(Records from a spatial question set)

◇ ◇ ◇ ◇

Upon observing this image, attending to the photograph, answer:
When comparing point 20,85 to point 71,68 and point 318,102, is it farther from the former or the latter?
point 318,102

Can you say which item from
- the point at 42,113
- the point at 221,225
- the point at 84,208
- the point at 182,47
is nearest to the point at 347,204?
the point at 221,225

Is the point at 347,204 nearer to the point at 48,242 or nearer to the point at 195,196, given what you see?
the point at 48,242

◇ ◇ ◇ ◇

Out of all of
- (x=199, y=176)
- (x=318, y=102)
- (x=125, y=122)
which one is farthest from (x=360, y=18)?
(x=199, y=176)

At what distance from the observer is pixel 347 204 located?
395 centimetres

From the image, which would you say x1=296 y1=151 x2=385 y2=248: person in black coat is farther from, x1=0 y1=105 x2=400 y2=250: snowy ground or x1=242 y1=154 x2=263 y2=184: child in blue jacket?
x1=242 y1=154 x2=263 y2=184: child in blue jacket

◇ ◇ ◇ ◇

Please gather every line of the material above that contains the word "blue".

From the image, which would you say x1=296 y1=151 x2=385 y2=248: person in black coat is farther from, x1=0 y1=105 x2=400 y2=250: snowy ground or x1=242 y1=154 x2=263 y2=184: child in blue jacket?
x1=242 y1=154 x2=263 y2=184: child in blue jacket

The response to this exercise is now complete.